## Objetivo
Reescreva o trecho do texto sobre escrever à mão desde "Como? Escrever à" até "perder. A gente entende.", inclusive, substituindo "Times New Roman" por "Arial".

Como? Escrever à mão?
Eu sei, a gente entende. Você se orgulha de escrever 5.000 palavras em uma tarde, coisa que a maioria de nós não consegue. Você se acostumou ao ambiente, ao processo, ao barulhinho das teclas, à limpeza da Times New Roman em preto contra o papel branco. Você adora aquela nitidez controlada, se perde nas fontes que ornamentarão seu título, e o simples fato de chegar alguém e dizer: “escreva à mão” faz você se contrair de desespero.
Eu sei, seu rosto continua franzido. Você está pensando: de jeito nenhum. Uma página escrita à mão demora uma eternidade para ser preenchida, enquanto uma página digitada surge num piscar de olhos. E no mais, sua letra é um pesadelo, e você não tem tempo a perder. A gente entende.
Só que recentemente a ciência tem feito umas descobertas interessantes sobre o ato de escrever. Na mesma onda, escritores profissionais, instrutores de escrita criativa e estudiosos da área andam dizendo em coro que escrever à mão é melhor para você.

[Registros anotados de coordenadas]
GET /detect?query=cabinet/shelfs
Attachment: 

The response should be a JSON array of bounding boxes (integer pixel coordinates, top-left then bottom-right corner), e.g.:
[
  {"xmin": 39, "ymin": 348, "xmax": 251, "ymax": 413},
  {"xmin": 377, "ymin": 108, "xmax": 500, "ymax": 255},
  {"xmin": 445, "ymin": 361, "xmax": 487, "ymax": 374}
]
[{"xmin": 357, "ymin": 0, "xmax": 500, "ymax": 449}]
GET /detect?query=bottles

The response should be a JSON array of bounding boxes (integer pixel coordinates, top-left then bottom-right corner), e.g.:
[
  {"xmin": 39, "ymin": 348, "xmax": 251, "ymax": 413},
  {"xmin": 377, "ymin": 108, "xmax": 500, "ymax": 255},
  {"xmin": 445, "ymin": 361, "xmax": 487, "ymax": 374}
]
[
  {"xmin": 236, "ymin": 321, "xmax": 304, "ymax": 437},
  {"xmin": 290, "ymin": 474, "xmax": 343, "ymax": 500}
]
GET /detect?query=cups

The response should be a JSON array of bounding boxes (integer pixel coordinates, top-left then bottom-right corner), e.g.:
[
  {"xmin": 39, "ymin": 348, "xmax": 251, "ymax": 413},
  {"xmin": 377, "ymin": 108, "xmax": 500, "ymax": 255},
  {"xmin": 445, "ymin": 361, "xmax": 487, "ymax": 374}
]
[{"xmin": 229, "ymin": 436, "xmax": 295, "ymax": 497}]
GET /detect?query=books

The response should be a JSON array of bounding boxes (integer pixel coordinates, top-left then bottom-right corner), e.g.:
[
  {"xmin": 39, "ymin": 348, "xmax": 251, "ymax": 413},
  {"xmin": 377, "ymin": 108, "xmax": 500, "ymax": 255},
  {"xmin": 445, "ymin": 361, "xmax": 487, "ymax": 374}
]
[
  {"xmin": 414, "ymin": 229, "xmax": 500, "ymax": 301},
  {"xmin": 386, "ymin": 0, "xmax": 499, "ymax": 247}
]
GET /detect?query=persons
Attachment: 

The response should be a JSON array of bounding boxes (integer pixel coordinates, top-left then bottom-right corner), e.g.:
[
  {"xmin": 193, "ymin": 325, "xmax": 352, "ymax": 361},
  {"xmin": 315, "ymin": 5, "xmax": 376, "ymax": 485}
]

## Resultado da tarefa
Como? Escrever à mão?
Eu sei, a gente entende. Você se orgulha de escrever 5.000 palavras em uma tarde, coisa que a maioria de nós não consegue. Você se acostumou ao ambiente, ao processo, ao barulhinho das teclas, à limpeza da Arial em preto contra o papel branco. Você adora aquela nitidez controlada, se perde nas fontes que ornamentarão seu título, e o simples fato de chegar alguém e dizer: “escreva à mão” faz você se contrair de desespero.
Eu sei, seu rosto continua franzido. Você está pensando: de jeito nenhum. Uma página escrita à mão demora uma eternidade para ser preenchida, enquanto uma página digitada surge num piscar de olhos. E no mais, sua letra é um pesadelo, e você não tem tempo a perder. A gente entende.